If you maintain a split layout in source, treat pull as a backup / inspection tool, not a roundtrip authoring tool. Apply with entities_path; if you later need to reassemble a split layout from a pull, write a small local script that re-splits by your chosen field (industry, category, etc.).

A future release may add a split_by_field manifest option that makes pull preserve a deterministic split layout. We are deferring that until a concrete customer use case requires it — the lossy-but-honest default is the safer baseline.

When to migrate from Pattern A to Pattern B

A rough rule of thumb:

<100 entities per type — stay on Pattern A. The flat file is small enough that the operational complexity of a directory isn’t worth it.
100–500 entities per type — split is helpful but not urgent. If parallel-PR conflicts on the entities file are noticeable, migrate.
≥500 entities per type — split. The diff hell is real and the re-organisation pays for itself within a couple of weeks.
Per-entity PR review (each entity gets its own approval / commit) — Pattern B with one document per file is the only sensible layout.

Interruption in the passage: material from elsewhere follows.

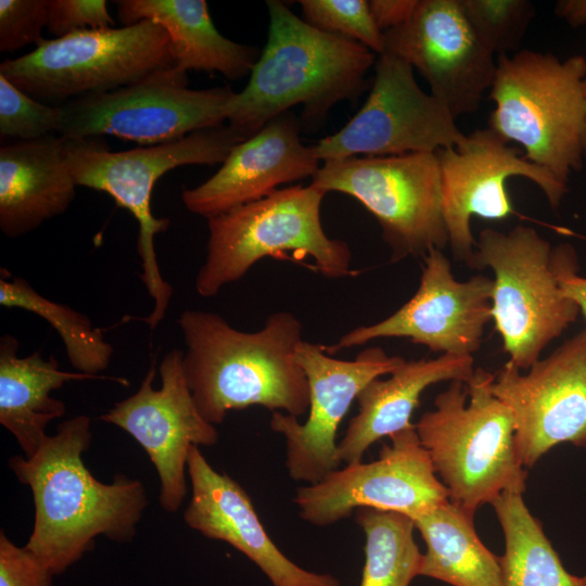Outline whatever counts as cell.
I'll list each match as a JSON object with an SVG mask.
<instances>
[{"label": "cell", "mask_w": 586, "mask_h": 586, "mask_svg": "<svg viewBox=\"0 0 586 586\" xmlns=\"http://www.w3.org/2000/svg\"><path fill=\"white\" fill-rule=\"evenodd\" d=\"M91 440V420L79 415L60 423L31 457L9 459L34 498L35 522L25 547L53 576L93 549L100 535L132 540L148 506L139 480L116 474L106 484L92 475L82 459Z\"/></svg>", "instance_id": "cell-1"}, {"label": "cell", "mask_w": 586, "mask_h": 586, "mask_svg": "<svg viewBox=\"0 0 586 586\" xmlns=\"http://www.w3.org/2000/svg\"><path fill=\"white\" fill-rule=\"evenodd\" d=\"M177 321L186 380L209 423L220 424L230 410L251 406L296 418L308 411V381L296 358L303 327L294 314L276 311L254 332L200 309H186Z\"/></svg>", "instance_id": "cell-2"}, {"label": "cell", "mask_w": 586, "mask_h": 586, "mask_svg": "<svg viewBox=\"0 0 586 586\" xmlns=\"http://www.w3.org/2000/svg\"><path fill=\"white\" fill-rule=\"evenodd\" d=\"M266 7L267 42L228 119L246 138L298 104L302 120L317 125L336 103L355 101L366 90L377 61L364 44L309 25L279 0Z\"/></svg>", "instance_id": "cell-3"}, {"label": "cell", "mask_w": 586, "mask_h": 586, "mask_svg": "<svg viewBox=\"0 0 586 586\" xmlns=\"http://www.w3.org/2000/svg\"><path fill=\"white\" fill-rule=\"evenodd\" d=\"M494 380L476 368L467 383L451 381L415 424L449 501L471 515L504 493L526 488L513 416L494 394Z\"/></svg>", "instance_id": "cell-4"}, {"label": "cell", "mask_w": 586, "mask_h": 586, "mask_svg": "<svg viewBox=\"0 0 586 586\" xmlns=\"http://www.w3.org/2000/svg\"><path fill=\"white\" fill-rule=\"evenodd\" d=\"M246 139L229 124L118 152L111 151L100 137L65 139L64 161L77 187L110 194L139 225L140 278L154 301L153 309L142 320L151 330L164 319L173 296V288L160 270L154 245L155 235L166 231L170 221L152 213L154 186L164 174L182 165L222 164L232 149Z\"/></svg>", "instance_id": "cell-5"}, {"label": "cell", "mask_w": 586, "mask_h": 586, "mask_svg": "<svg viewBox=\"0 0 586 586\" xmlns=\"http://www.w3.org/2000/svg\"><path fill=\"white\" fill-rule=\"evenodd\" d=\"M585 78L582 55L564 61L532 50L498 55L488 128L522 145L527 161L568 184L570 174L583 167Z\"/></svg>", "instance_id": "cell-6"}, {"label": "cell", "mask_w": 586, "mask_h": 586, "mask_svg": "<svg viewBox=\"0 0 586 586\" xmlns=\"http://www.w3.org/2000/svg\"><path fill=\"white\" fill-rule=\"evenodd\" d=\"M327 193L311 184L277 189L269 195L208 218L206 257L194 280L200 296L212 297L243 278L260 259H314L327 278L353 276L348 244L322 228L320 208Z\"/></svg>", "instance_id": "cell-7"}, {"label": "cell", "mask_w": 586, "mask_h": 586, "mask_svg": "<svg viewBox=\"0 0 586 586\" xmlns=\"http://www.w3.org/2000/svg\"><path fill=\"white\" fill-rule=\"evenodd\" d=\"M471 268L494 272L492 319L509 361L527 370L545 347L578 317V305L559 282V249L527 226L508 232L485 228Z\"/></svg>", "instance_id": "cell-8"}, {"label": "cell", "mask_w": 586, "mask_h": 586, "mask_svg": "<svg viewBox=\"0 0 586 586\" xmlns=\"http://www.w3.org/2000/svg\"><path fill=\"white\" fill-rule=\"evenodd\" d=\"M175 65L170 39L155 22L85 29L0 64V75L33 99L53 106L132 85Z\"/></svg>", "instance_id": "cell-9"}, {"label": "cell", "mask_w": 586, "mask_h": 586, "mask_svg": "<svg viewBox=\"0 0 586 586\" xmlns=\"http://www.w3.org/2000/svg\"><path fill=\"white\" fill-rule=\"evenodd\" d=\"M310 184L359 201L378 220L393 263L448 244L435 152L327 161Z\"/></svg>", "instance_id": "cell-10"}, {"label": "cell", "mask_w": 586, "mask_h": 586, "mask_svg": "<svg viewBox=\"0 0 586 586\" xmlns=\"http://www.w3.org/2000/svg\"><path fill=\"white\" fill-rule=\"evenodd\" d=\"M188 82L187 72L173 65L132 85L72 100L61 105L58 135H109L148 146L225 125L237 92L229 86L191 89Z\"/></svg>", "instance_id": "cell-11"}, {"label": "cell", "mask_w": 586, "mask_h": 586, "mask_svg": "<svg viewBox=\"0 0 586 586\" xmlns=\"http://www.w3.org/2000/svg\"><path fill=\"white\" fill-rule=\"evenodd\" d=\"M467 139L448 109L417 84L413 68L384 52L361 109L337 132L311 151L319 161L357 155L393 156L460 148Z\"/></svg>", "instance_id": "cell-12"}, {"label": "cell", "mask_w": 586, "mask_h": 586, "mask_svg": "<svg viewBox=\"0 0 586 586\" xmlns=\"http://www.w3.org/2000/svg\"><path fill=\"white\" fill-rule=\"evenodd\" d=\"M377 460L345 464L320 482L301 486L293 498L300 517L327 526L359 508L403 513L412 520L448 501L415 424L391 437Z\"/></svg>", "instance_id": "cell-13"}, {"label": "cell", "mask_w": 586, "mask_h": 586, "mask_svg": "<svg viewBox=\"0 0 586 586\" xmlns=\"http://www.w3.org/2000/svg\"><path fill=\"white\" fill-rule=\"evenodd\" d=\"M296 358L308 381V417L300 423L296 417L275 411L269 424L284 437L290 477L315 484L342 463L336 433L358 394L372 380L392 373L405 359L373 346L354 360H342L329 355L323 345L304 340Z\"/></svg>", "instance_id": "cell-14"}, {"label": "cell", "mask_w": 586, "mask_h": 586, "mask_svg": "<svg viewBox=\"0 0 586 586\" xmlns=\"http://www.w3.org/2000/svg\"><path fill=\"white\" fill-rule=\"evenodd\" d=\"M182 359L180 349L165 354L158 367L162 385L154 388L153 356L137 392L99 417L127 432L146 451L160 479V505L167 512H176L186 498L191 446H213L219 437L194 403Z\"/></svg>", "instance_id": "cell-15"}, {"label": "cell", "mask_w": 586, "mask_h": 586, "mask_svg": "<svg viewBox=\"0 0 586 586\" xmlns=\"http://www.w3.org/2000/svg\"><path fill=\"white\" fill-rule=\"evenodd\" d=\"M493 392L512 412L525 468L559 444L586 448V329L526 373L506 362L495 374Z\"/></svg>", "instance_id": "cell-16"}, {"label": "cell", "mask_w": 586, "mask_h": 586, "mask_svg": "<svg viewBox=\"0 0 586 586\" xmlns=\"http://www.w3.org/2000/svg\"><path fill=\"white\" fill-rule=\"evenodd\" d=\"M415 295L393 315L352 329L324 346L329 355L383 337H407L434 353L473 356L492 319L493 280L475 275L457 281L448 258L438 249L423 257Z\"/></svg>", "instance_id": "cell-17"}, {"label": "cell", "mask_w": 586, "mask_h": 586, "mask_svg": "<svg viewBox=\"0 0 586 586\" xmlns=\"http://www.w3.org/2000/svg\"><path fill=\"white\" fill-rule=\"evenodd\" d=\"M442 178L443 213L448 244L457 260L467 265L476 241L471 217L502 220L514 213L506 181L521 176L533 181L549 205L557 209L566 193V184L547 169L520 156L488 127L467 135L460 148L436 152Z\"/></svg>", "instance_id": "cell-18"}, {"label": "cell", "mask_w": 586, "mask_h": 586, "mask_svg": "<svg viewBox=\"0 0 586 586\" xmlns=\"http://www.w3.org/2000/svg\"><path fill=\"white\" fill-rule=\"evenodd\" d=\"M385 51L426 80L454 116L477 111L497 62L468 21L460 0H419L411 18L384 33Z\"/></svg>", "instance_id": "cell-19"}, {"label": "cell", "mask_w": 586, "mask_h": 586, "mask_svg": "<svg viewBox=\"0 0 586 586\" xmlns=\"http://www.w3.org/2000/svg\"><path fill=\"white\" fill-rule=\"evenodd\" d=\"M187 473L192 494L183 520L189 527L231 545L272 586H341L332 574L308 571L290 560L267 534L245 489L228 474L215 470L199 446L189 450Z\"/></svg>", "instance_id": "cell-20"}, {"label": "cell", "mask_w": 586, "mask_h": 586, "mask_svg": "<svg viewBox=\"0 0 586 586\" xmlns=\"http://www.w3.org/2000/svg\"><path fill=\"white\" fill-rule=\"evenodd\" d=\"M300 130L301 120L291 111L271 119L235 145L209 179L182 190L187 209L208 219L260 200L283 183L313 177L320 161L302 143Z\"/></svg>", "instance_id": "cell-21"}, {"label": "cell", "mask_w": 586, "mask_h": 586, "mask_svg": "<svg viewBox=\"0 0 586 586\" xmlns=\"http://www.w3.org/2000/svg\"><path fill=\"white\" fill-rule=\"evenodd\" d=\"M65 139L52 133L0 149V229L25 235L65 213L76 187L64 161Z\"/></svg>", "instance_id": "cell-22"}, {"label": "cell", "mask_w": 586, "mask_h": 586, "mask_svg": "<svg viewBox=\"0 0 586 586\" xmlns=\"http://www.w3.org/2000/svg\"><path fill=\"white\" fill-rule=\"evenodd\" d=\"M473 362V356L442 354L436 358L405 360L387 379L372 380L358 394V412L337 443L341 461L359 462L377 441L413 425L410 418L421 394L442 381L467 383L474 371Z\"/></svg>", "instance_id": "cell-23"}, {"label": "cell", "mask_w": 586, "mask_h": 586, "mask_svg": "<svg viewBox=\"0 0 586 586\" xmlns=\"http://www.w3.org/2000/svg\"><path fill=\"white\" fill-rule=\"evenodd\" d=\"M124 26L149 20L167 33L175 66L188 72H218L229 80L251 74L260 52L238 43L215 27L205 0H118Z\"/></svg>", "instance_id": "cell-24"}, {"label": "cell", "mask_w": 586, "mask_h": 586, "mask_svg": "<svg viewBox=\"0 0 586 586\" xmlns=\"http://www.w3.org/2000/svg\"><path fill=\"white\" fill-rule=\"evenodd\" d=\"M18 341L10 334L0 337V423L16 440L25 457H31L46 437V428L66 412L65 404L51 392L66 382L107 379L67 372L51 355L40 352L18 357Z\"/></svg>", "instance_id": "cell-25"}, {"label": "cell", "mask_w": 586, "mask_h": 586, "mask_svg": "<svg viewBox=\"0 0 586 586\" xmlns=\"http://www.w3.org/2000/svg\"><path fill=\"white\" fill-rule=\"evenodd\" d=\"M473 520L449 500L413 520L426 546L420 576L451 586H504L499 557L481 542Z\"/></svg>", "instance_id": "cell-26"}, {"label": "cell", "mask_w": 586, "mask_h": 586, "mask_svg": "<svg viewBox=\"0 0 586 586\" xmlns=\"http://www.w3.org/2000/svg\"><path fill=\"white\" fill-rule=\"evenodd\" d=\"M491 505L505 536L499 557L504 586H586V575L564 568L522 494L504 493Z\"/></svg>", "instance_id": "cell-27"}, {"label": "cell", "mask_w": 586, "mask_h": 586, "mask_svg": "<svg viewBox=\"0 0 586 586\" xmlns=\"http://www.w3.org/2000/svg\"><path fill=\"white\" fill-rule=\"evenodd\" d=\"M0 305L33 313L50 323L63 341L76 372L99 377L111 364L113 347L84 314L37 292L24 278L0 270Z\"/></svg>", "instance_id": "cell-28"}, {"label": "cell", "mask_w": 586, "mask_h": 586, "mask_svg": "<svg viewBox=\"0 0 586 586\" xmlns=\"http://www.w3.org/2000/svg\"><path fill=\"white\" fill-rule=\"evenodd\" d=\"M354 517L366 537L359 586H409L420 576L423 553L411 518L372 508H359Z\"/></svg>", "instance_id": "cell-29"}, {"label": "cell", "mask_w": 586, "mask_h": 586, "mask_svg": "<svg viewBox=\"0 0 586 586\" xmlns=\"http://www.w3.org/2000/svg\"><path fill=\"white\" fill-rule=\"evenodd\" d=\"M482 42L494 54H509L522 42L535 15L527 0H460Z\"/></svg>", "instance_id": "cell-30"}, {"label": "cell", "mask_w": 586, "mask_h": 586, "mask_svg": "<svg viewBox=\"0 0 586 586\" xmlns=\"http://www.w3.org/2000/svg\"><path fill=\"white\" fill-rule=\"evenodd\" d=\"M298 3L309 25L357 41L378 55L384 53V34L375 24L367 0H301Z\"/></svg>", "instance_id": "cell-31"}, {"label": "cell", "mask_w": 586, "mask_h": 586, "mask_svg": "<svg viewBox=\"0 0 586 586\" xmlns=\"http://www.w3.org/2000/svg\"><path fill=\"white\" fill-rule=\"evenodd\" d=\"M62 123L61 106L39 102L0 75L1 137L29 141L58 133Z\"/></svg>", "instance_id": "cell-32"}, {"label": "cell", "mask_w": 586, "mask_h": 586, "mask_svg": "<svg viewBox=\"0 0 586 586\" xmlns=\"http://www.w3.org/2000/svg\"><path fill=\"white\" fill-rule=\"evenodd\" d=\"M48 0L0 1V51L14 52L43 40Z\"/></svg>", "instance_id": "cell-33"}, {"label": "cell", "mask_w": 586, "mask_h": 586, "mask_svg": "<svg viewBox=\"0 0 586 586\" xmlns=\"http://www.w3.org/2000/svg\"><path fill=\"white\" fill-rule=\"evenodd\" d=\"M114 25L105 0H48L47 29L55 38Z\"/></svg>", "instance_id": "cell-34"}, {"label": "cell", "mask_w": 586, "mask_h": 586, "mask_svg": "<svg viewBox=\"0 0 586 586\" xmlns=\"http://www.w3.org/2000/svg\"><path fill=\"white\" fill-rule=\"evenodd\" d=\"M50 574L26 547L0 531V586H52Z\"/></svg>", "instance_id": "cell-35"}, {"label": "cell", "mask_w": 586, "mask_h": 586, "mask_svg": "<svg viewBox=\"0 0 586 586\" xmlns=\"http://www.w3.org/2000/svg\"><path fill=\"white\" fill-rule=\"evenodd\" d=\"M559 249V282L563 293L578 305L586 321V277L579 276L577 255L572 245L562 243Z\"/></svg>", "instance_id": "cell-36"}, {"label": "cell", "mask_w": 586, "mask_h": 586, "mask_svg": "<svg viewBox=\"0 0 586 586\" xmlns=\"http://www.w3.org/2000/svg\"><path fill=\"white\" fill-rule=\"evenodd\" d=\"M418 2L419 0H370L368 4L375 24L384 34L407 23Z\"/></svg>", "instance_id": "cell-37"}, {"label": "cell", "mask_w": 586, "mask_h": 586, "mask_svg": "<svg viewBox=\"0 0 586 586\" xmlns=\"http://www.w3.org/2000/svg\"><path fill=\"white\" fill-rule=\"evenodd\" d=\"M556 13L571 26L586 23V0H561L556 5Z\"/></svg>", "instance_id": "cell-38"}, {"label": "cell", "mask_w": 586, "mask_h": 586, "mask_svg": "<svg viewBox=\"0 0 586 586\" xmlns=\"http://www.w3.org/2000/svg\"><path fill=\"white\" fill-rule=\"evenodd\" d=\"M585 101H586V78H585ZM583 149H584V156H586V116H585V127H584V136H583Z\"/></svg>", "instance_id": "cell-39"}]
</instances>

To migrate, split your existing entities/<type>.yaml into multiple files inside entities/<type>/, then update the manifest:

- name: use_case
  schema_file: schemas/use_case.schema.json
  entities_file: entities/use_cases.yaml
- name: use_case
  schema_file: schemas/use_case.schema.json
  entities_path: entities/use_case/

brewctl kg validate ./bundle confirms the migration before any network call.